__Records supplied__.
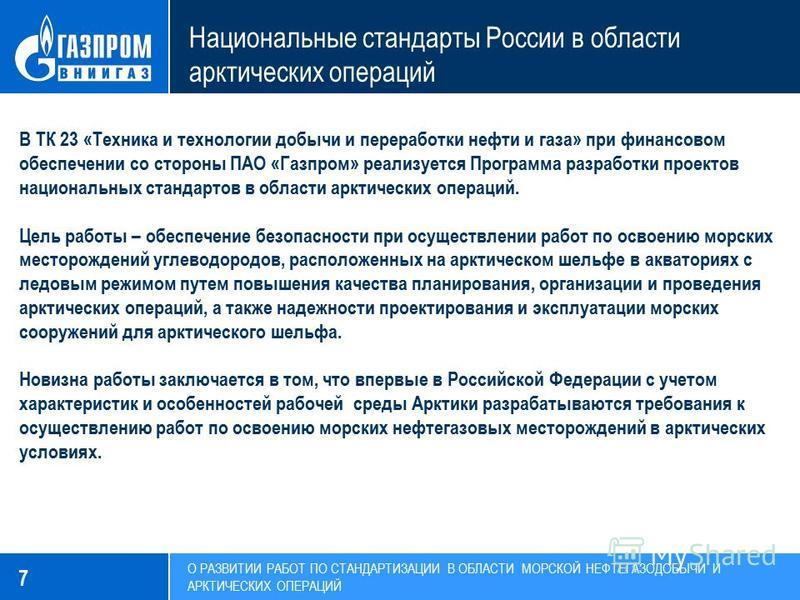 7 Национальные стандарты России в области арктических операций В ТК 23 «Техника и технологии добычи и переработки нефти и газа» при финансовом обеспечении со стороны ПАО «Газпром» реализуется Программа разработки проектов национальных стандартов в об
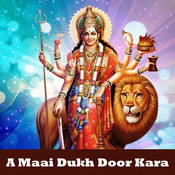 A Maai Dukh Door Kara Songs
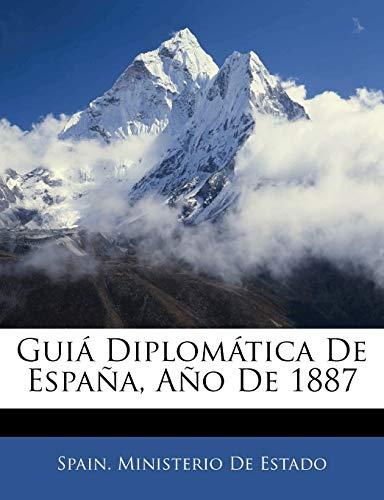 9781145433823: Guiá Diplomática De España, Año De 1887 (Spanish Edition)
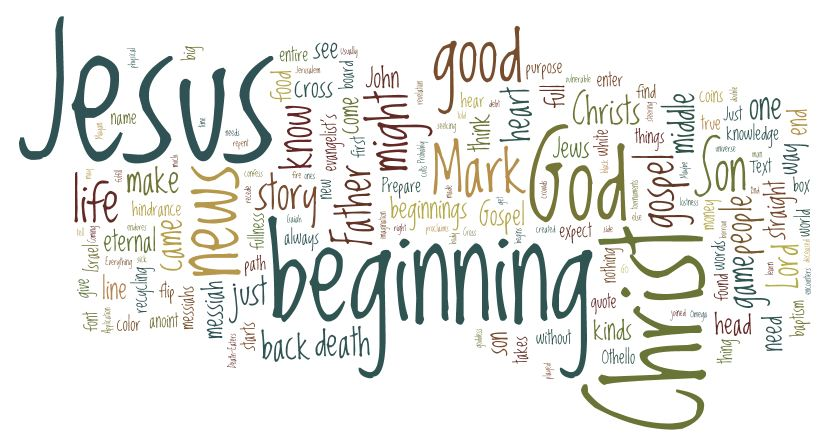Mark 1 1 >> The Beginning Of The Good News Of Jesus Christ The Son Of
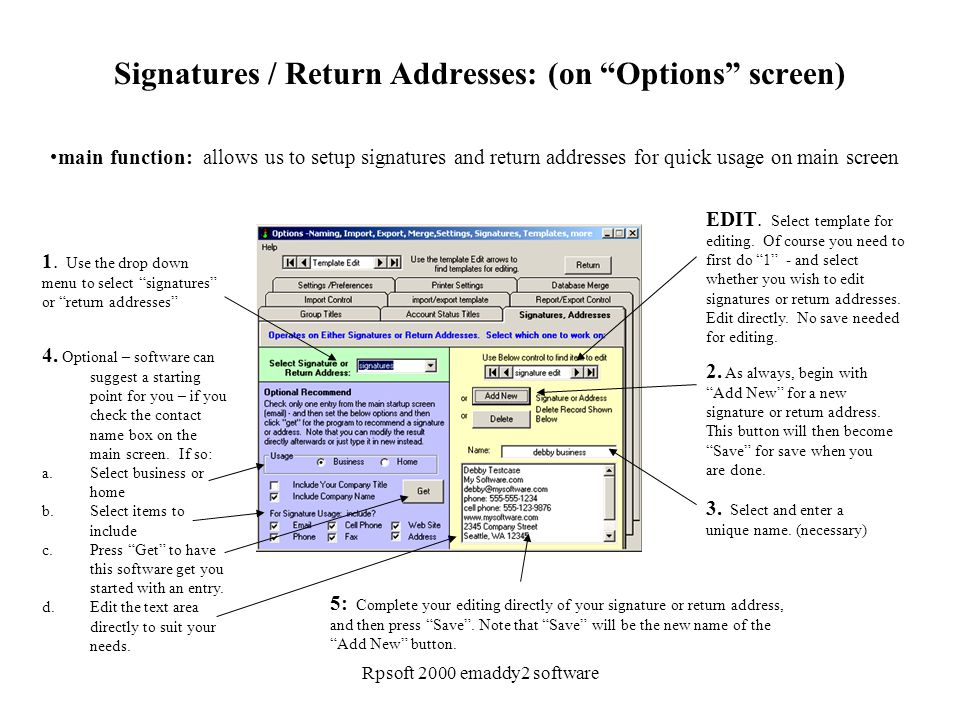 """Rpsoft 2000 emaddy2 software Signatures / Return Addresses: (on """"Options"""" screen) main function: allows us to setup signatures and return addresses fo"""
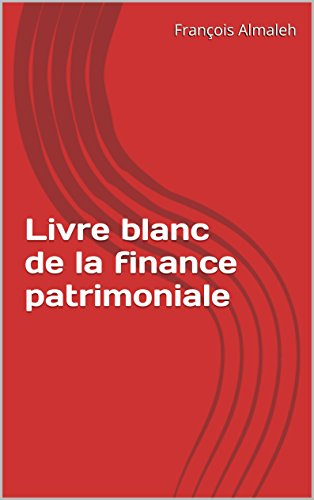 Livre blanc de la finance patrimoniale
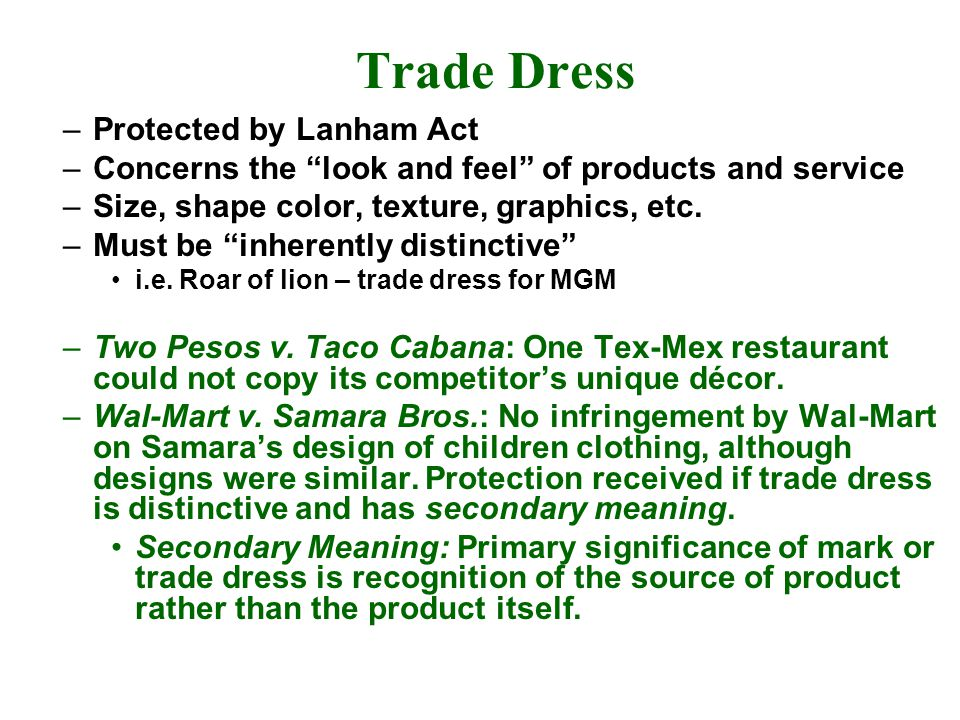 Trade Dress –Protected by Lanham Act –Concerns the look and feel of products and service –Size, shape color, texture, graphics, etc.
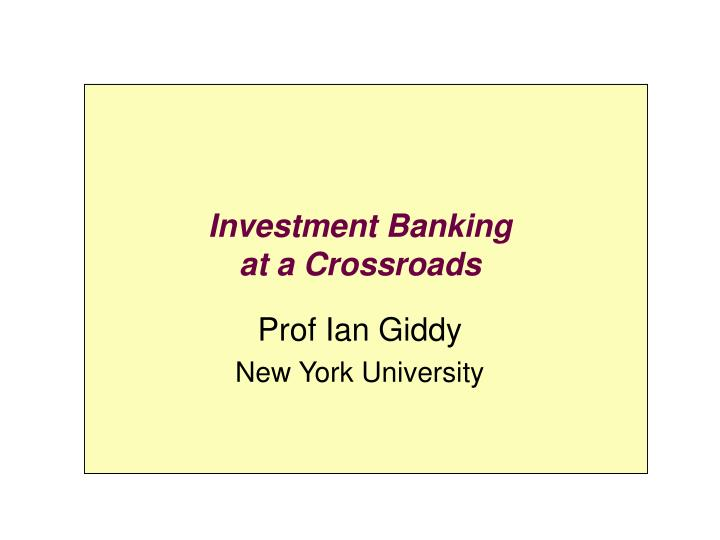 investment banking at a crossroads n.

__Directions for this task__. Type out all of the records exactly, leaving out any picture.

__Task output__.
 7 Национальные стандарты России в области арктических операций В ТК 23 «Техника и технологии добычи и переработки нефти и газа» при финансовом обеспечении со стороны ПАО «Газпром» реализуется Программа разработки проектов национальных стандартов в об
 A Maai Dukh Door Kara Songs
 9781145433823: Guiá Diplomática De España, Año De 1887 (Spanish Edition)
Mark 1 1 >> The Beginning Of The Good News Of Jesus Christ The Son Of
 """Rpsoft 2000 emaddy2 software Signatures / Return Addresses: (on """"Options"""" screen) main function: allows us to setup signatures and return addresses fo"""
 Livre blanc de la finance patrimoniale
 Trade Dress –Protected by Lanham Act –Concerns the look and feel of products and service –Size, shape color, texture, graphics, etc.
 investment banking at a crossroads n.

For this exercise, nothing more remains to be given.